EXERCISE INSTRUCTIONS
Please rewrite the rows from the one containing "Fantastic 7 Bungalow Private Resort BR7" through the one containing "Building Photo - 16723 Colony Bend Dr", replacing "hotel" with "inn" and changing nothing else.

MATERIAL PROVIDED
• • • • • • •

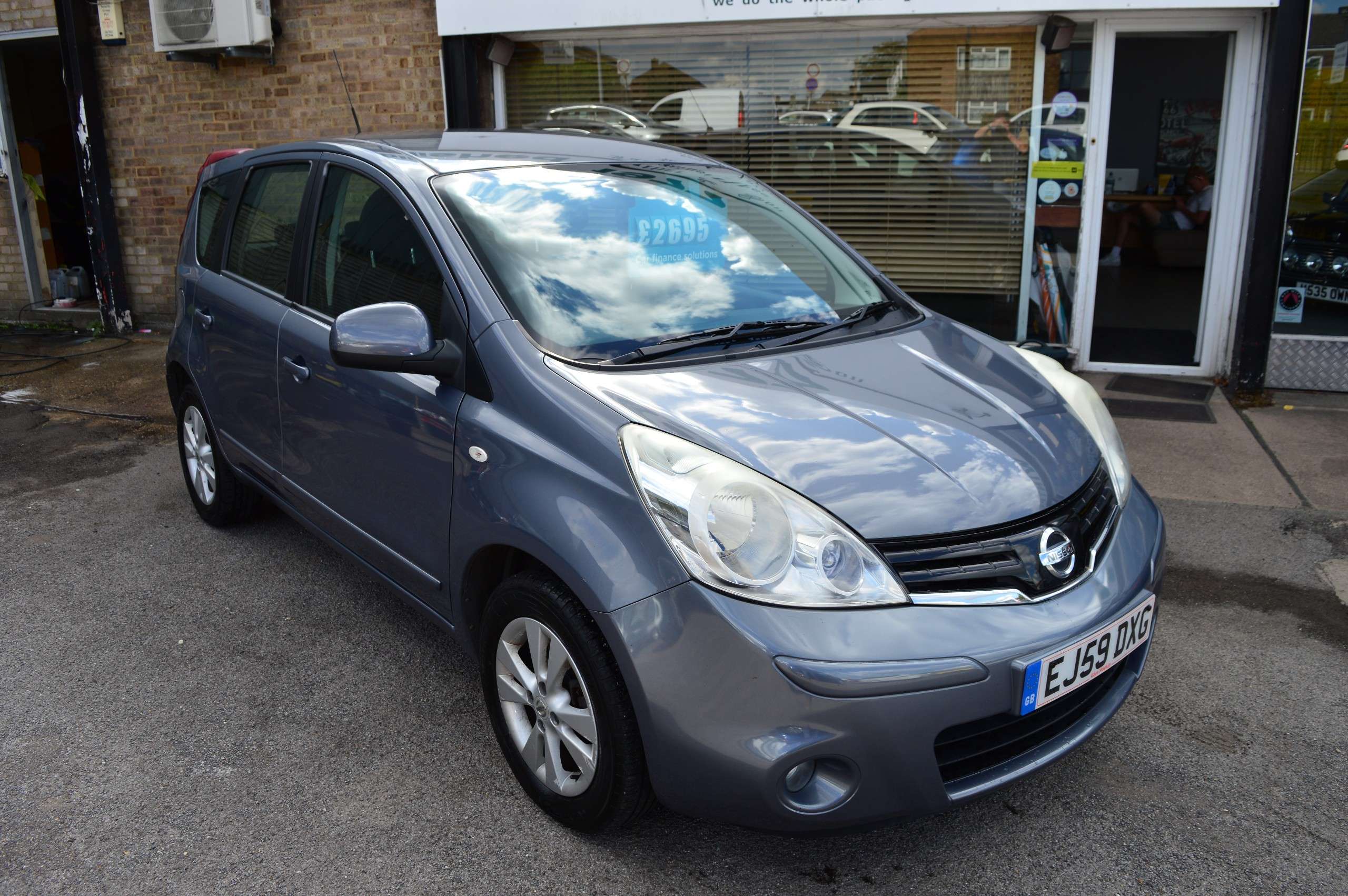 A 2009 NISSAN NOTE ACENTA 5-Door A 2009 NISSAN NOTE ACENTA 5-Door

• • • • • • •

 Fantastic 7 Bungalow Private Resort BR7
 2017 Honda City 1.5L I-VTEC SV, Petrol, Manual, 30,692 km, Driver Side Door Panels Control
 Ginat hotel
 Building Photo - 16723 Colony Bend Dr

• • • • • • •

EXERCISE SOLUTION
 Fantastic 7 Bungalow Private Resort BR7
 2017 Honda City 1.5L I-VTEC SV, Petrol, Manual, 30,692 km, Driver Side Door Panels Control
 Ginat inn
 Building Photo - 16723 Colony Bend Dr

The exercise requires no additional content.